▶ **Set task**: Reproduce verbatim the part of the Elasticsearch recommendations passage that opens with the words containing "We could also require" and closes with "more transform away!".

▶ **Source passage**:
We could also require a minimum doc count in order to be in the result list like this:
"aggs": {
"products": {
"terms": {
"field": "products.ids.keyword",
"size": 10,
"exclude": "0bcc3eeca39e1064258aa1e932269894",
"min_doc_count": 2
}
}
}
This would reduce our results to five in this example and make sure there is a somewhat stronger correlation between products being bought.
So, basically we’re done now, aren’t we? If you have a small data set, this is probably good enough to run an aggregation every time a user watches your page including such recommendations. You could also go simple and just cache the above result for 10 minutes to prevent a thundering herd issue when a lot of users take a look at the same product.
However, we could also go on and instead of basing our data on orders, we could have a product centric index. It’s just one more transform away!
Transforming to product recommendations
To save you some time tinkering around, let’s add an ingest pipeline first, to fix some minor issues
PUT _ingest/pipeline/products-remove-own-id-pipeline
{
"description": "Removes the own product id from the list of recommended product ids and renames the 'ids' field",
"processors": [
{
"script": {
"lang": "painless",
"source": """
ctx.ids.removeAll([ctx.product_id]);
ctx['recommendation_ids'] = ctx.remove('ids');
ctx._id = ctx.product_id;
"""
}
}
]
}
This pipeline removes duplicates in the ids
element and then renames ids
to recommendation_ids
. The last part is to the set _id
to the id of the
product instead of an auto generated one.
OK, now let’s create a transform using the previously transform created index as an input:
PUT _transform/orders-transform-to-products
{
"source": {
"index": "orders",
"query": {
"range": {
"products.length": {
"gt": 1
}
}
}
},
"dest": {
"index": "product-recommendations",
"pipeline" : "products-remove-own-id-pipeline"
},
"frequency": "1h",
"pivot": {
"group_by": {
"product_id": {
"terms": {
"field": "products.ids.keyword"
}
}
},
"aggregations": {
"ids": {
"scripted_metric": {
"init_script": "state.docs = [:];state.docs.products = []",
"map_script": """
for (def i = 0; i< doc['products.ids.keyword'].size();i++) {
def id = doc['products.ids.keyword'].get(i);
state.docs.products.add(id);
}
""",
"combine_script": "return state.docs",
"reduce_script": """
def products = new HashSet();
for (state in states) {
products.addAll(state.products);
}
return products;
"""
}
}
}
}
}
POST _transform/orders-transform-to-products/_start
The major difference here is the map_script
containing most of the logic
as well as the group_by
grouping criteria. First, the orders
index is
used, but only those orders, that have more than one order item are used as
input, otherwise there will not be a link to other products. This time the
group_by
criteria is the product id, as this is what we want to be our new
index based on.

▶ **Listing**:

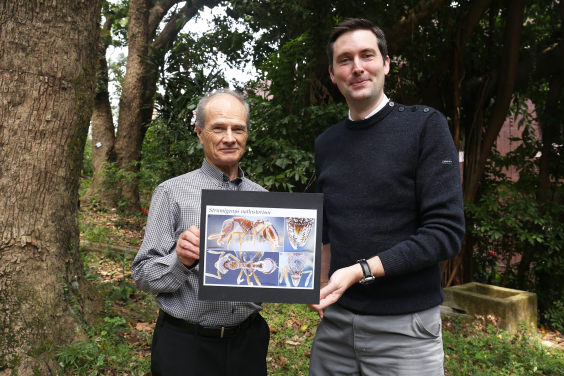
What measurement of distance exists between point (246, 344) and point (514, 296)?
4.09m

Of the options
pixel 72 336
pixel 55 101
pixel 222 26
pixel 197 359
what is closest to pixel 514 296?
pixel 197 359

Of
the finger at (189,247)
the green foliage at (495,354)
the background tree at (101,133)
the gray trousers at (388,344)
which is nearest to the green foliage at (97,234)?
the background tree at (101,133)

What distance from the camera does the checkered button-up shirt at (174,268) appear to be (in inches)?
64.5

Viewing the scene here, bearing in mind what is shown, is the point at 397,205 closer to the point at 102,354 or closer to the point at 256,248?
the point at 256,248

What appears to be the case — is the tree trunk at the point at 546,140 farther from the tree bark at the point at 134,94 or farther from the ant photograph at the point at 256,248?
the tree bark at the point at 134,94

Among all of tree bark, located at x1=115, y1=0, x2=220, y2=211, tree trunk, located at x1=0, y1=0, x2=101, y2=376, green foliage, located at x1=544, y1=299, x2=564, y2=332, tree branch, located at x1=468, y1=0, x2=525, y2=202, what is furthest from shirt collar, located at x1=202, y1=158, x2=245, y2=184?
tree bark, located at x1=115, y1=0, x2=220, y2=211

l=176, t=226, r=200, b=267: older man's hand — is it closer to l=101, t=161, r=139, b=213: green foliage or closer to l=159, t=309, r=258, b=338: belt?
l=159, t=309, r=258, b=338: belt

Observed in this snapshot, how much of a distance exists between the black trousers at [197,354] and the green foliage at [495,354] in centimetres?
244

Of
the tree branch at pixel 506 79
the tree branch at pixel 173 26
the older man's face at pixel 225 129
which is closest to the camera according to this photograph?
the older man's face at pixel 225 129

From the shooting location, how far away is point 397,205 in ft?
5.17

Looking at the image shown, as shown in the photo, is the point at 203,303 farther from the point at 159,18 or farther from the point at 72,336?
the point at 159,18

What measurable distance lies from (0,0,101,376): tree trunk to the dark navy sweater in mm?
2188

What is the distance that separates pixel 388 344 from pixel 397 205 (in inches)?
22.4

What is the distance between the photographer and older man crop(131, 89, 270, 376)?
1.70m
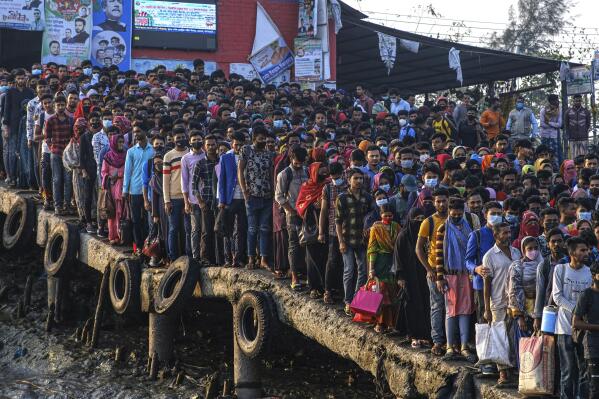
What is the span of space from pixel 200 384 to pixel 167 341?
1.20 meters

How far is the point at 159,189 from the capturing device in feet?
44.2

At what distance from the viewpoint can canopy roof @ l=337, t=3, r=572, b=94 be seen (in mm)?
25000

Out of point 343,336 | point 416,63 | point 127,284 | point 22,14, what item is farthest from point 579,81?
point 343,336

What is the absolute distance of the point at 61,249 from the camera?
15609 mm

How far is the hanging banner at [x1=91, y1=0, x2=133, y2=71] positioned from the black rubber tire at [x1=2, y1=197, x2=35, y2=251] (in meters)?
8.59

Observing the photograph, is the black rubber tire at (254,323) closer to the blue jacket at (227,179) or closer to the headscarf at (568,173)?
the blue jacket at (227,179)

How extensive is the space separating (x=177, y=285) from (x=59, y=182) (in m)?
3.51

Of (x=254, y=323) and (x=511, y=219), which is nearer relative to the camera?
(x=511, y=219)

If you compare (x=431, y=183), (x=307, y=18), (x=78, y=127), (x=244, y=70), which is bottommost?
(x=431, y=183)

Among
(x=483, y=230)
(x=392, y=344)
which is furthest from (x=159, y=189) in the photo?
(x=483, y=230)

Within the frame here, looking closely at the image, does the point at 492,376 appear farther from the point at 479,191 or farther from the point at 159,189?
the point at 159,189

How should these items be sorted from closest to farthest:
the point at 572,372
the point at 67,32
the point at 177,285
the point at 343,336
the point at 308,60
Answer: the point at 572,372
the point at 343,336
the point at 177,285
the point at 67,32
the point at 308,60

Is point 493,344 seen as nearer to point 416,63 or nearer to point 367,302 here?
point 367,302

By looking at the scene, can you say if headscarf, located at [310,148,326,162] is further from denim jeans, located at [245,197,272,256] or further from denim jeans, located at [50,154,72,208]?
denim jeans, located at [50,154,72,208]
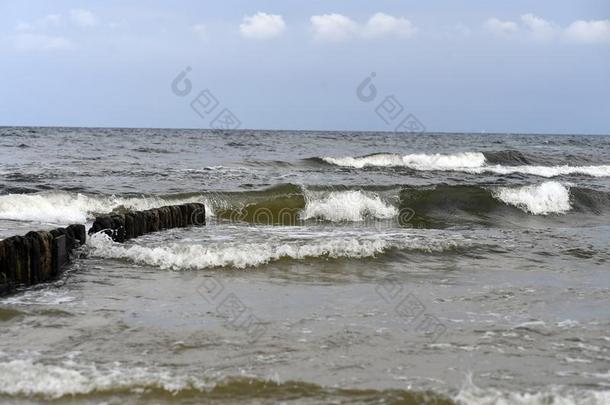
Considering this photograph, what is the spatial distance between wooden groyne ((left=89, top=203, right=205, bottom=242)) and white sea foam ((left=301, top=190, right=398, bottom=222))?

▶ **Output for this task**:
We could also require a minimum doc count in order to be in the result list like this:
"aggs": {
"products": {
"terms": {
"field": "products.ids.keyword",
"size": 10,
"exclude": "0bcc3eeca39e1064258aa1e932269894",
"min_doc_count": 2
}
}
}
This would reduce our results to five in this example and make sure there is a somewhat stronger correlation between products being bought.
So, basically we’re done now, aren’t we? If you have a small data set, this is probably good enough to run an aggregation every time a user watches your page including such recommendations. You could also go simple and just cache the above result for 10 minutes to prevent a thundering herd issue when a lot of users take a look at the same product.
However, we could also go on and instead of basing our data on orders, we could have a product centric index. It’s just one more transform away!